▶ _PASSAGE FOR REVIEW_:
########

Counselor training: Spiritual formation and mentoring
Clinical training literature has identified core factors that facilitate propositional and personal integration learning: (a) counseling knowledge, (b) theological knowledge/appreciation, (c) spiritual formation, and (d) relationally thick contexts for learning (mentoring and supervision) (Greggo, 2016; M. E. Hall et al., 2009; Moon, 2012; Scott, 2018; Sorenson et al., 2004). This literature has generated a comprehensive reflection on the necessary factors to facilitate growth across elements of integration which are reviewed momentarily. An equally complex appraisal of clinical practice has not occurred.
Multiple voices discuss the crucial role of spiritual formation in the co-mingled process of forming a Christian’s identity, spirituality, and clinical skill (Greggo, 2016; Moon, 2012; Strawn & Hammer, 2013; Tan, 2001). Spiritual formation includes the degree to which convictions are shaped, that lead to lived expressions of Christian faith and virtue (Greggo, 2016; Roberts, 1997). This occurs as a personal experience of being beloved by God shapes convictions and alters the core beliefs that orient a counselor’s engagement with clients (Greggo, 2016; Scott, 2018). In short, spiritual formation alters the counseling expression (integration) of counselors. The question remains whether this integration is seen primarily through internal use of Christian resources or explicitly through counseling actions.

########

▶ _ENTRIES SUPPLIED_:
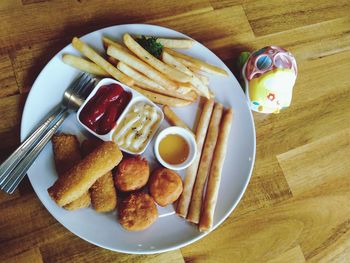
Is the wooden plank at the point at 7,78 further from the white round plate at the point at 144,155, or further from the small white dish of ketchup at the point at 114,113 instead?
the small white dish of ketchup at the point at 114,113

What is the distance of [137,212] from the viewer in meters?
1.70

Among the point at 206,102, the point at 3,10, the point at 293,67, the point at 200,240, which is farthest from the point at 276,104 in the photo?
the point at 3,10

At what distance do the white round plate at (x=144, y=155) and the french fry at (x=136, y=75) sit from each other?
0.66 ft

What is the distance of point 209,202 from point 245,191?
0.29 meters

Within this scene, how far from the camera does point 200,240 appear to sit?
186 centimetres

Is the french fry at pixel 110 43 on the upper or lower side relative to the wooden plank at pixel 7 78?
lower

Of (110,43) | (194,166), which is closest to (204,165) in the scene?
(194,166)

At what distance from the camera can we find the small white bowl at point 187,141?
1.84 m

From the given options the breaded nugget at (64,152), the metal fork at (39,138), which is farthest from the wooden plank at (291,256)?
the metal fork at (39,138)

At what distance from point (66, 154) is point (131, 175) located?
317mm

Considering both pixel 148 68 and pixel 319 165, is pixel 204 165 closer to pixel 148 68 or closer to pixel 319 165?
pixel 148 68

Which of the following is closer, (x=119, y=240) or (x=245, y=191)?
(x=119, y=240)

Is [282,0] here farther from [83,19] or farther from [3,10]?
[3,10]

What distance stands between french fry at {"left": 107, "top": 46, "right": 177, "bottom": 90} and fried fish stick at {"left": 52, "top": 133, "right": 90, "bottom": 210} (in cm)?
46
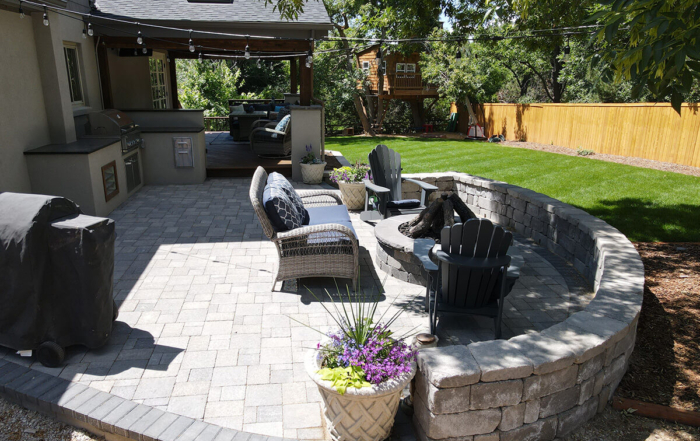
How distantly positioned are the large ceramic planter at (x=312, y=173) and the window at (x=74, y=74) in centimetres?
413

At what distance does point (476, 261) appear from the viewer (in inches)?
145

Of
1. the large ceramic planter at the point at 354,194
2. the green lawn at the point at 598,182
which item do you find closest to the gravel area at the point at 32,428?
the large ceramic planter at the point at 354,194

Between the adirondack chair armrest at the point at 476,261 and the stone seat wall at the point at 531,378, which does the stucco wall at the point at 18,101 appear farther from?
the stone seat wall at the point at 531,378

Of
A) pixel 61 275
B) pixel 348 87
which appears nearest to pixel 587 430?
pixel 61 275

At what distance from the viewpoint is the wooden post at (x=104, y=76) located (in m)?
9.54

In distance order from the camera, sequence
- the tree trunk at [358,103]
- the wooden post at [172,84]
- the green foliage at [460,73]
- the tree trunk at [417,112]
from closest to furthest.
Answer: the wooden post at [172,84] < the green foliage at [460,73] < the tree trunk at [358,103] < the tree trunk at [417,112]

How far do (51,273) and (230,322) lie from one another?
1386mm

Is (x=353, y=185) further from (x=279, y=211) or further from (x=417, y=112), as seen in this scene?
(x=417, y=112)

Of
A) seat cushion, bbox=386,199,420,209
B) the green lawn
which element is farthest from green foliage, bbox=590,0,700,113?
the green lawn

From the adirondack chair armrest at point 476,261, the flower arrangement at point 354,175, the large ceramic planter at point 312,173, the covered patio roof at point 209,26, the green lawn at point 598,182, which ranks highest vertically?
the covered patio roof at point 209,26

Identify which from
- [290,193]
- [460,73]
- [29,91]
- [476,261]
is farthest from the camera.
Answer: [460,73]

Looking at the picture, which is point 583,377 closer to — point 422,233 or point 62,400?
point 422,233

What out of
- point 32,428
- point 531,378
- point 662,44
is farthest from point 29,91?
point 662,44

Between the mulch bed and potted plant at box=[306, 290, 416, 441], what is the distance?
1679 mm
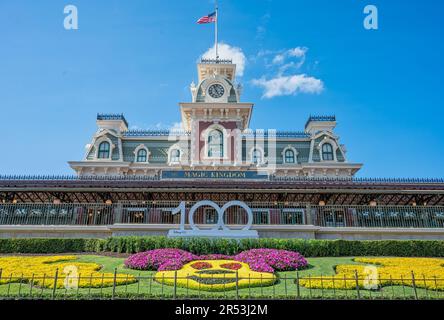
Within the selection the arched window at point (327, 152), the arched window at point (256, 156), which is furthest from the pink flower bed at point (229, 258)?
the arched window at point (327, 152)

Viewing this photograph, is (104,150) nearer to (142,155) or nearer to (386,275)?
(142,155)

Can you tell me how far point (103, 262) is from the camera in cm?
1577

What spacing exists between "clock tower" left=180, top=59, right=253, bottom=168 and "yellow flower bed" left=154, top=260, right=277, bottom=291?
65.1 ft

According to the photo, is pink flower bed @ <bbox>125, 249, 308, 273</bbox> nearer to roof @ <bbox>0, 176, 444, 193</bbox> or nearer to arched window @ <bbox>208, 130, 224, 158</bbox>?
roof @ <bbox>0, 176, 444, 193</bbox>

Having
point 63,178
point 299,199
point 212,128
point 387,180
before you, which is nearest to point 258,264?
point 299,199

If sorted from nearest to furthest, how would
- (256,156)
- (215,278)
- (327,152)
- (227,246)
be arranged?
(215,278), (227,246), (327,152), (256,156)

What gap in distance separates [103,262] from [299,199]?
14886 millimetres

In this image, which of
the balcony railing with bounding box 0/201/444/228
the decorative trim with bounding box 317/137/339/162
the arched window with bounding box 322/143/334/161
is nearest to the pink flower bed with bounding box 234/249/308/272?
the balcony railing with bounding box 0/201/444/228

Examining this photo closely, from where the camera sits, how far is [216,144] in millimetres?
35438

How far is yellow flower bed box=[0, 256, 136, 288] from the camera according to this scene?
1167 centimetres

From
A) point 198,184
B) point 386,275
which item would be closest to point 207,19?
point 198,184

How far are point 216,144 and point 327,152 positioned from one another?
11827mm

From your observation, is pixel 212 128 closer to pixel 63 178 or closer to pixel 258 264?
pixel 63 178
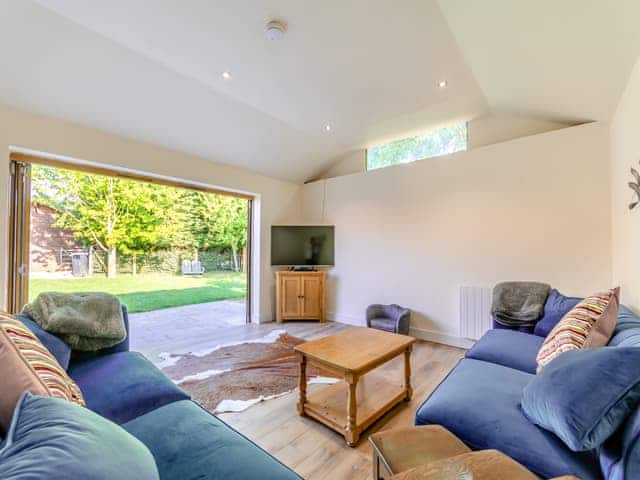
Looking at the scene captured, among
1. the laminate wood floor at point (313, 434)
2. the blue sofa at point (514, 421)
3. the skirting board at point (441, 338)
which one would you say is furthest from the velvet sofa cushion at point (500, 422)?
the skirting board at point (441, 338)

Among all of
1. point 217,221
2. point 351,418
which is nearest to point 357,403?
point 351,418

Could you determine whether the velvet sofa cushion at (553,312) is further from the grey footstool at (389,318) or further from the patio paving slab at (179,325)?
the patio paving slab at (179,325)

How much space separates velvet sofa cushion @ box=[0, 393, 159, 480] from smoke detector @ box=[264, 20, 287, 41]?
2440 millimetres

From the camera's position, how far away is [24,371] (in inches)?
37.3

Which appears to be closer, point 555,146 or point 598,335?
point 598,335

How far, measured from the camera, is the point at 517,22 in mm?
1827

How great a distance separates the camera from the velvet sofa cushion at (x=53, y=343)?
157cm

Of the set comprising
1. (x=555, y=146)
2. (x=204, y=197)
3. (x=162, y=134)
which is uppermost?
(x=162, y=134)

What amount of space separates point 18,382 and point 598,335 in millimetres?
2476

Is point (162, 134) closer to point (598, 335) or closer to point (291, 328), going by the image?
point (291, 328)

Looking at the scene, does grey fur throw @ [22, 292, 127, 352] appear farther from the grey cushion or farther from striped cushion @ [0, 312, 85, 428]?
the grey cushion

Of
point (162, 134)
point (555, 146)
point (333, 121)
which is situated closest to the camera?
point (555, 146)

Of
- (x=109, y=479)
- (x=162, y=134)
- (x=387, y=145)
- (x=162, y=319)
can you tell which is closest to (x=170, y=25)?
(x=162, y=134)

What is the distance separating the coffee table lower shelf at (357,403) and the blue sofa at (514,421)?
597mm
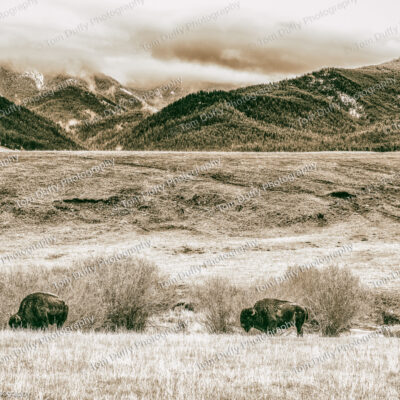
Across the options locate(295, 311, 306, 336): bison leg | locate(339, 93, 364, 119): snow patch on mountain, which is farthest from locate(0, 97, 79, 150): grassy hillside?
locate(295, 311, 306, 336): bison leg

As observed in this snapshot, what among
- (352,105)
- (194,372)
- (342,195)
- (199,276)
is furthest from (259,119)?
(194,372)

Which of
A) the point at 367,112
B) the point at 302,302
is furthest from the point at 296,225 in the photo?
the point at 367,112

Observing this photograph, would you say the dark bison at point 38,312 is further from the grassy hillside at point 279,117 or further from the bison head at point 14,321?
the grassy hillside at point 279,117

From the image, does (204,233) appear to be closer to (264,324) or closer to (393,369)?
(264,324)

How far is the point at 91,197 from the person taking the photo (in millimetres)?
27156

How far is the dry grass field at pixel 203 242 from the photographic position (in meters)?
7.06

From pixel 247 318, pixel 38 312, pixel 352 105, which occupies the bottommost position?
pixel 247 318

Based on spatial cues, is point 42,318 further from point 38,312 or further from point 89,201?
point 89,201

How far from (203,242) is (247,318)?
1069 cm

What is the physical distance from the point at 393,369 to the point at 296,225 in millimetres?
17240

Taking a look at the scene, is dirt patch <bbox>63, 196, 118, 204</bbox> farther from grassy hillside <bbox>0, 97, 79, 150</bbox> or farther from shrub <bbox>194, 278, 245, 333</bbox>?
grassy hillside <bbox>0, 97, 79, 150</bbox>

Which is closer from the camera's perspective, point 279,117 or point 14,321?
point 14,321

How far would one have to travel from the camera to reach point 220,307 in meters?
13.2

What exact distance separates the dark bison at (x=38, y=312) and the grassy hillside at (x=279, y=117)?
85999 mm
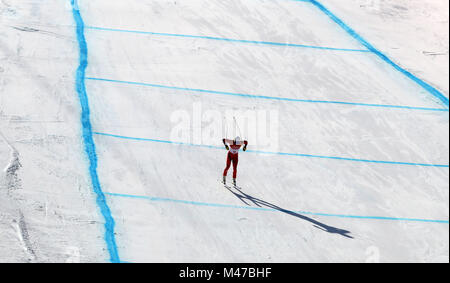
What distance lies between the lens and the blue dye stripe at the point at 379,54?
15.3 metres

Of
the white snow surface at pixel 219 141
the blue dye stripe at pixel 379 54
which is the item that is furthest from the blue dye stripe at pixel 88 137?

########

▶ _TASK LIST_:
**a.** In the passage on counselor training, rewrite the paragraph beginning "Multiple voices discuss" as a short bulleted list that keeps its main facts.
**b.** Transcribe the part of the passage on counselor training starting at "Counselor training: Spiritual" and ending at "has not occurred.".
**c.** According to the passage on counselor training, how does spiritual formation come to change the way counselors engage with clients? Answer in one to three sentences.

▶ _NUMBERED RESPONSES_:
**a.**
- Several writers stress that spiritual formation is crucial to the combined formation of a Christian's identity, spirituality, and clinical skill.
- Spiritual formation involves how far convictions are shaped in ways that lead to lived expressions of Christian faith and virtue.
- This happens when a personal experience of being beloved by God shapes convictions and changes the core beliefs that orient a counselor's work with clients.
- As a result, spiritual formation changes counselors' counseling expression (integration).
- It remains an open question whether this integration shows mainly through internal use of Christian resources or explicitly through counseling actions.

**b.**
Counselor training: Spiritual formation and mentoring
Clinical training literature has identified core factors that facilitate propositional and personal integration learning: (a) counseling knowledge, (b) theological knowledge/appreciation, (c) spiritual formation, and (d) relationally thick contexts for learning (mentoring and supervision) (Greggo, 2016; M. E. Hall et al., 2009; Moon, 2012; Scott, 2018; Sorenson et al., 2004). This literature has generated a comprehensive reflection on the necessary factors to facilitate growth across elements of integration which are reviewed momentarily. An equally complex appraisal of clinical practice has not occurred.

**c.** A personal experience of being beloved by God shapes a counselor's convictions and alters the core beliefs that orient their engagement with clients. In this way, spiritual formation changes counselors' counseling expression (integration).